What values should live in a golang request context?
25 March 2023
Contexts in Go live for the duration of a request and can contain an arbitrary set of values. This can be convenient because frequently used values can be stored, added by middleware and used later in a handler or function downstream. From the point of view of a handler or downstream functions, the values magically exist. So why not put everything in this magic object?
Here is a small example of setting values in middleware, magically added from the point of view of the handler:
package main
import (
"context"
"fmt"
)
func main() {
ctx := context.Background()
// middleware sets some value
ctx = middleware(ctx)
// handler uses the value
handler(ctx)
}
func middleware(ctx context.Context) context.Context {
ctx = context.WithValue(ctx, "key", "value")
return ctx
}
func handler(ctx context.Context) {
value := ctx.Value("key")
fmt.Println(value)
}
The middleware function sets a value, from the handler’s point of view the values have been magically populated without needing to be passed as an argument. This can seem handy for frequently used values, letting us skip one extra value when calling fuctions. e.g. imagine this function was nested multiple layers deep we can skip passing 2 arguments:
// before
func doThing(ctx context.Context, user_id, organization_id string, request_params Params) {
// business logic
}
// after
func doThing(ctx context.Context, request_params Params) {
user_id := ctx.GetValue("user_id")
organization_id := ctx.GetValue("organization_id")
}
What is the downside? The values are populated magically. This works for values that are always there, but as soon as they are not always there then things will magically break. This drift starts to happen as soon as a value is not always needed in a handler. This shifts the context from holding values that are always used to a bag of values sometimes used, their dependency being implicit instead of explicit. The outcome of this is something difficult to refactor and test because of the unclear dependencies.

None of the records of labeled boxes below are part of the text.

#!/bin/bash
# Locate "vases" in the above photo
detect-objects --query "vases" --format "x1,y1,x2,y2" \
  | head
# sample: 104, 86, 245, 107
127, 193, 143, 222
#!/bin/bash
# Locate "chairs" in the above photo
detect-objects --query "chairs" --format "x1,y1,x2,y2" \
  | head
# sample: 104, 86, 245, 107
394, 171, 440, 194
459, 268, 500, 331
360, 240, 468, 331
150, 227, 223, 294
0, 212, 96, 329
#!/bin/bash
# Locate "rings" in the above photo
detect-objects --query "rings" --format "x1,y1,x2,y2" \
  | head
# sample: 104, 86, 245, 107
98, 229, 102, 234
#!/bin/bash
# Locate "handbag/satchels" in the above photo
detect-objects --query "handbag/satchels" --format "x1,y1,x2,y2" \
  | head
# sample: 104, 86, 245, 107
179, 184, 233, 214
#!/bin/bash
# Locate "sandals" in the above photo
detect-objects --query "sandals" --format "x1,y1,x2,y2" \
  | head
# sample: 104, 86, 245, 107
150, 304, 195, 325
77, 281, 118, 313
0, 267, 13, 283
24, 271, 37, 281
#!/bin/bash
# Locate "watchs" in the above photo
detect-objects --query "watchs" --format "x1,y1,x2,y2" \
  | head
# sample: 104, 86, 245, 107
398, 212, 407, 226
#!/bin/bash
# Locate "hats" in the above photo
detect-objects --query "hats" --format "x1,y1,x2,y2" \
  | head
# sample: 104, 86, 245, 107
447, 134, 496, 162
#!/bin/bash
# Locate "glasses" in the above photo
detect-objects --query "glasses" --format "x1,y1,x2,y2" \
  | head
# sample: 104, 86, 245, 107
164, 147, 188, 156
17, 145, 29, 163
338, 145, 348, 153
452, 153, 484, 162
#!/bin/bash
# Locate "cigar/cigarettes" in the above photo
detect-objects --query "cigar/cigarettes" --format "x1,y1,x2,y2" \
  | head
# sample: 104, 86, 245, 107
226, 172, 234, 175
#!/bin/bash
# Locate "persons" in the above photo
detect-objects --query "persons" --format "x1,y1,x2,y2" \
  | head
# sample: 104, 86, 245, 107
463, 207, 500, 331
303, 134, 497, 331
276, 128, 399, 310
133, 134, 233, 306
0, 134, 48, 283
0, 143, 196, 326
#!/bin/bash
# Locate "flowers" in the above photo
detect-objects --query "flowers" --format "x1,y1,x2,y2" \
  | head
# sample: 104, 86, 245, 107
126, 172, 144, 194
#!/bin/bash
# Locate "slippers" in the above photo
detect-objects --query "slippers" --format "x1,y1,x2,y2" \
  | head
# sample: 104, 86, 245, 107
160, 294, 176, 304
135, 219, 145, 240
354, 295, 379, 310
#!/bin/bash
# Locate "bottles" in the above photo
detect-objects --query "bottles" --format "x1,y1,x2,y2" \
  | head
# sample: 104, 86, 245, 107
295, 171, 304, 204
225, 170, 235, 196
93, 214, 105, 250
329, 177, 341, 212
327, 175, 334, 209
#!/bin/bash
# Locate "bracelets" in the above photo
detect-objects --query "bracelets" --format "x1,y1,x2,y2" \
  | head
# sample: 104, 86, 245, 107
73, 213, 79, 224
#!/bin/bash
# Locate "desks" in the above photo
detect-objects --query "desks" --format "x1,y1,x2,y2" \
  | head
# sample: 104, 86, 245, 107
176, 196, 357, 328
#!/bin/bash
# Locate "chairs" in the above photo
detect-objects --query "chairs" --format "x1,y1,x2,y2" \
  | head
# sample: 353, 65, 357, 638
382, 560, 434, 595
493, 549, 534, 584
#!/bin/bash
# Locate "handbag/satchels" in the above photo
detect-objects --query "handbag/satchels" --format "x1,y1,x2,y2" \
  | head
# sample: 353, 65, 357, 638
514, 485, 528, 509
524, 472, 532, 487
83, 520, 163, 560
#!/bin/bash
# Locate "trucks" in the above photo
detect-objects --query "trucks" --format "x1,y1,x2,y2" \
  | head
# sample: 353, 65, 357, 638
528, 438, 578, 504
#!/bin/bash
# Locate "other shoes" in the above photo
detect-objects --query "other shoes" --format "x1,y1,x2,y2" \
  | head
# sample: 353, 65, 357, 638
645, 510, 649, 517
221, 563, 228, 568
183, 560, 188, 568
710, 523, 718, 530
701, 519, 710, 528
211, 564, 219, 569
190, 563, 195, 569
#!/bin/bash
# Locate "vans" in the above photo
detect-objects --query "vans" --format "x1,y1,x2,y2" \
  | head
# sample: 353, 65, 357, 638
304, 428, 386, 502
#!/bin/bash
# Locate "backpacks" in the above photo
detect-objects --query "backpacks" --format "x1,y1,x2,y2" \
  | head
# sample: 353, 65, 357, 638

What goes in? things that exist across all requests and live for the lifetime of the request should be in the context. Some examples that might be a good fit:
- trace_id, should be consistent for the entire request
- logger, we always want a logger
- user_id of the user initiating the request
What might not be a good fit?
Fields that are the subject of the request: user_id, user_email, or organization_id. These values are request parameters. If they are frequently used it might be tempting to add them to the context, but they are still request params for that specific request - not all requests.